Molecular dynamics simulations

Molecular dynamics simulations of IsPETase and HotPETase were performed with the AMBER20 package⁴⁹ and the CHARMM forcefield.⁵⁰ The structures of the proteins were prepared with CHARMM-GUI.⁵¹ The proteins were surrounded with 12 Å of water and 0.1 M of potassium chloride in a cubic box. Langevin dynamics were performed with a time step of 2 fs using SHAKE,⁵² a friction coefficient of 1 ps⁻¹, and a temperature of 300 K. The cutoff was 12 Å using force-switching with a switching region of 2 Å.⁵³ Electrostatic interactions were treated with the Particle Mesh Ewald method.⁵⁴ After an equilibration of 50 ns at 1 atm, the root mean square fluctuations of the protein backbone were determined during 150 ns of production. The trajectories were processed with cpptraj^{53, 55} and analyzed with the CHARMM program.⁵⁶

Biochemical assays on PET film

Enzymatic reactions (500 μL) were performed in triplicate in propylene tubes (Sarted), containing either 50 mM KH₂PO₄/K₂HPO₄ pH 8.0 or 50 mM bicine pH 9.0, and enzyme at different concentrations (up to 500 nm) except when evaluating the effect of different PET loadings, when up to 4 μM enzyme was used. Where indicated for some experiments, DMSO was added in the reaction at 10 % (v/v) final concentration. Unless specified otherwise, the samples were incubated for 96 h at 30 °C. A sample with PET without enzyme was used as a blank. To stop the reaction, the PET was removed, the solution incubated at 90 °C for 10 min and centrifugated at 15,000 g for 10 min.

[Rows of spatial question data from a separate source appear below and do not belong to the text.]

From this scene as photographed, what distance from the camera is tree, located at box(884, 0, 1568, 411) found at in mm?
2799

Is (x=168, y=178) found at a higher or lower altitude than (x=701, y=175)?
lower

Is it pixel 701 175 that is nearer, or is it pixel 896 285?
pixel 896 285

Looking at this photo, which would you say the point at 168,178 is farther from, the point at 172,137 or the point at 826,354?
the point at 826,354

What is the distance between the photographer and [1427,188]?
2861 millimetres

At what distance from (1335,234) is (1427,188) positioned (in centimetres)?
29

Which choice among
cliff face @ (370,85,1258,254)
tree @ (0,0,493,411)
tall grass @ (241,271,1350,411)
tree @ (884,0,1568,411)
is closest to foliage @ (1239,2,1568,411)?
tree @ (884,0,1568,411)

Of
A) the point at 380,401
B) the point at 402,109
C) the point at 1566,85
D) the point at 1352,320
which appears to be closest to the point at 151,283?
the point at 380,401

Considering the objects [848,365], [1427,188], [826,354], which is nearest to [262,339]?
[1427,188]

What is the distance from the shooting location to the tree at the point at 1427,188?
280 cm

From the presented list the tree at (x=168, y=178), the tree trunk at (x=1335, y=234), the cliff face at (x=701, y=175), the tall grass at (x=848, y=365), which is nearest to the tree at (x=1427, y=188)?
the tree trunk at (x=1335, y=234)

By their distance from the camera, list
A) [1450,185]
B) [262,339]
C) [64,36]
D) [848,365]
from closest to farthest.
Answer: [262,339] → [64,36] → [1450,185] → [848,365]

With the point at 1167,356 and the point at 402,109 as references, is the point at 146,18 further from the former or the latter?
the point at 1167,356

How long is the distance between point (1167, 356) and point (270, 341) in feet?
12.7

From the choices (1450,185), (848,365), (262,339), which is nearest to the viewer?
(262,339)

The released products from the enzymatic reaction, TPA, MHET and BHET were quantified using an Agilent 1260 high pressure liquid chromatography (HPLC) system equipped with diode array detector at a wavelength of 240 nm and using a Phenomenex Luna C18 column, 5 μm, 4.6×150 mm as described previously.¹⁶ A calibration curve was performed with each analyte with concentrations between 3 and 100 ng μL⁻¹ and analyzed with the same conditions than the samples.

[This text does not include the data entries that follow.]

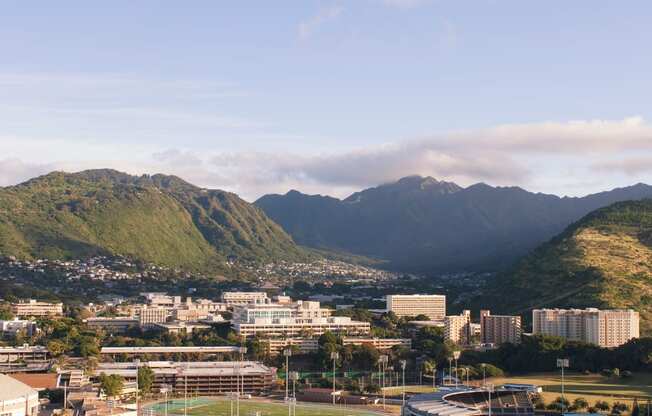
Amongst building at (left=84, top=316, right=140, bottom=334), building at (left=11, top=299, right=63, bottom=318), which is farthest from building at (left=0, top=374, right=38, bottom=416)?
building at (left=11, top=299, right=63, bottom=318)

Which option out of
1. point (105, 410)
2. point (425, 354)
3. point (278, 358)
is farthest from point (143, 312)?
point (105, 410)

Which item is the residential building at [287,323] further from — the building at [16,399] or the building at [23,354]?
the building at [16,399]

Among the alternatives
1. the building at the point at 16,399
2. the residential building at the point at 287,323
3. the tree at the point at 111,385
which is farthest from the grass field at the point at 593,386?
the building at the point at 16,399

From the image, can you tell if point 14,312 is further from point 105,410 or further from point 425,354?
point 105,410

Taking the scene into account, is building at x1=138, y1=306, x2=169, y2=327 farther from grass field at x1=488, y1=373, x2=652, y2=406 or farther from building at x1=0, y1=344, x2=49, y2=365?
grass field at x1=488, y1=373, x2=652, y2=406

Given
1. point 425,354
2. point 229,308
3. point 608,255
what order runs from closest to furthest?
point 425,354 < point 608,255 < point 229,308

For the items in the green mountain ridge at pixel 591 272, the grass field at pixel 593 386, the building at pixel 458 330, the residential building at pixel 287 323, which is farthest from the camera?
the green mountain ridge at pixel 591 272
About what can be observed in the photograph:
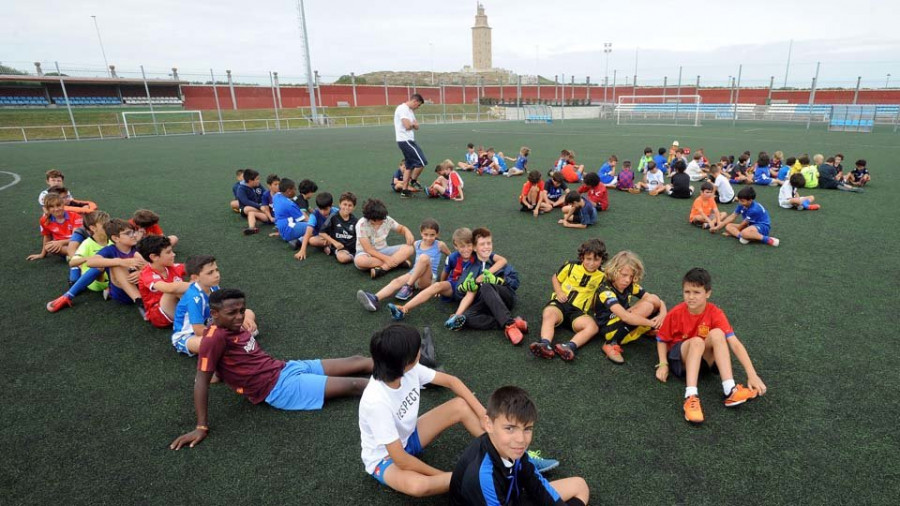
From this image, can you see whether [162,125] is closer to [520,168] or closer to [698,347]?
[520,168]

Biochemical assays using monomer substrates

For determination of MHET and BHET hydrolysis rates, reactions were performed in triplicate using 2 mM substrate and 100 nm (for MHET hydrolysis) or 10 nm (for BHET hydrolysis) of IsPETase concentration in a reaction comprising 98 % (v/v) 50 mM KH₂PO₄/K₂HPO₄ pH 8.0, 2 % (v/v) DMSO, at 30 °C. BHET and MHET were solubilized in 100 % (v/v) DMSO before addition to the reaction mixture. Reactions were terminated using an equal volume of 100 % methanol. Product and substrate were quantified by HPLC. The apparent turnover rate (k_cat) was calculated using either the concentration of TPA produced in the case of MHET hydrolysis, or the sum of MHET and TPA produced in the case of BHET hydrolysis.